WHAT IS BEING ASKED - Reproduce nothing but the closing run of lines: the line with "How great is" and each line that follows it to the end of the data.

MATERIAL PROVIDED -

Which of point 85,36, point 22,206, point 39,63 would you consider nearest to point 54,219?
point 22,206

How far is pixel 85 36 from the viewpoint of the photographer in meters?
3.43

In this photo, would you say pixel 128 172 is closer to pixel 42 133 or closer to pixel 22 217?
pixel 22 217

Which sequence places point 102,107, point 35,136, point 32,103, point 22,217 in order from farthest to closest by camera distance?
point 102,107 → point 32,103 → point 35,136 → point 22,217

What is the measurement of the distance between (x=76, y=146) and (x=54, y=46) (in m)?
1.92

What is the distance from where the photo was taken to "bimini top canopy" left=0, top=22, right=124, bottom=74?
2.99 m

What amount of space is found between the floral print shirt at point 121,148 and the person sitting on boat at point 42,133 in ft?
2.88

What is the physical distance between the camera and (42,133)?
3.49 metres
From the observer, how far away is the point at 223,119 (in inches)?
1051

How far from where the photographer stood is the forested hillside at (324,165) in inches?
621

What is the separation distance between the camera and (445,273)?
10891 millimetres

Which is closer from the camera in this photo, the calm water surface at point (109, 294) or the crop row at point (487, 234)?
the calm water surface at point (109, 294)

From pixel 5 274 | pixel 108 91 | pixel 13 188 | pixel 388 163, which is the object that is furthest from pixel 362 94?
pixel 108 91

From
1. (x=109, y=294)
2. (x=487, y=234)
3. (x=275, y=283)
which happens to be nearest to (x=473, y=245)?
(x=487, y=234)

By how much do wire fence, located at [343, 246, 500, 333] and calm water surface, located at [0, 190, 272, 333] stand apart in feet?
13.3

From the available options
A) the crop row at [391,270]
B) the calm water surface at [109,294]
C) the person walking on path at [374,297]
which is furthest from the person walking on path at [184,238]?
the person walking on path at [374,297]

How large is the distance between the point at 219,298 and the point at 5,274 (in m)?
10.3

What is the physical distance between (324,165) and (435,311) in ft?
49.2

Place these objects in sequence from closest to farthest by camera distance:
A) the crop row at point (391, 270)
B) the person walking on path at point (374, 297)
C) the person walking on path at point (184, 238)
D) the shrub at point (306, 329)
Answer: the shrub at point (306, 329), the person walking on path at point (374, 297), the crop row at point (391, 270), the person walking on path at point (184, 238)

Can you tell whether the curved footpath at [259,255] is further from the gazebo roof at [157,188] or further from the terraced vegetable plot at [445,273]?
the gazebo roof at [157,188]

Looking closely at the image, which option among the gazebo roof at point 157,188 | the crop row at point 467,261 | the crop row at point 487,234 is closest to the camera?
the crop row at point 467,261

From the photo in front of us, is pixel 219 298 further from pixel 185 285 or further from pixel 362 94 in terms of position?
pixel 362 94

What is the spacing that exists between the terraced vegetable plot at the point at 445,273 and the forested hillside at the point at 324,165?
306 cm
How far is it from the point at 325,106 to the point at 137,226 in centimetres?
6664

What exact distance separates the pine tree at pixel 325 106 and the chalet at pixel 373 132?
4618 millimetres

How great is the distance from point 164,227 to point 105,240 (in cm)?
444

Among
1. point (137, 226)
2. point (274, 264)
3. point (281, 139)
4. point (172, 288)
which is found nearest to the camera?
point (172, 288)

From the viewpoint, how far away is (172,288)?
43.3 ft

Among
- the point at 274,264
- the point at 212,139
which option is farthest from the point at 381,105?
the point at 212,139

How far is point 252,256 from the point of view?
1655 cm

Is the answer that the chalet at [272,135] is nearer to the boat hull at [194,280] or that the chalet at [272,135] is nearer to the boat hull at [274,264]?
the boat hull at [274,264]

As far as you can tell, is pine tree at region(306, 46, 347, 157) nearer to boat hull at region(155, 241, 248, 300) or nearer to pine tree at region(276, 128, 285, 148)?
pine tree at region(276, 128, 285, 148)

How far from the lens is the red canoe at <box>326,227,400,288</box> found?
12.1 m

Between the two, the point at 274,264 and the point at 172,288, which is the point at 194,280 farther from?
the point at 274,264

ANSWER FOR THIS EXERCISE -
How great is the distance from point 164,227 to point 105,240 (in cm)?
444

Among
1. point (137, 226)
2. point (274, 264)
3. point (281, 139)
4. point (172, 288)
which is found nearest to the camera?
point (172, 288)

From the viewpoint, how far away is (172,288)?
43.3 ft

Among
- the point at 274,264
- the point at 212,139
which option is farthest from the point at 381,105?
the point at 212,139

How far is point 252,256 from the point of view?
1655 cm

Is the answer that the chalet at [272,135] is nearer to the boat hull at [194,280] or that the chalet at [272,135] is nearer to the boat hull at [274,264]?
the boat hull at [274,264]

As far as you can tell, is pine tree at region(306, 46, 347, 157) nearer to boat hull at region(155, 241, 248, 300) or nearer to pine tree at region(276, 128, 285, 148)?
pine tree at region(276, 128, 285, 148)

How far from the lens is the red canoe at <box>326,227,400,288</box> found?
12.1 m

Between the two, the point at 274,264 and the point at 172,288, which is the point at 194,280 farther from?
the point at 274,264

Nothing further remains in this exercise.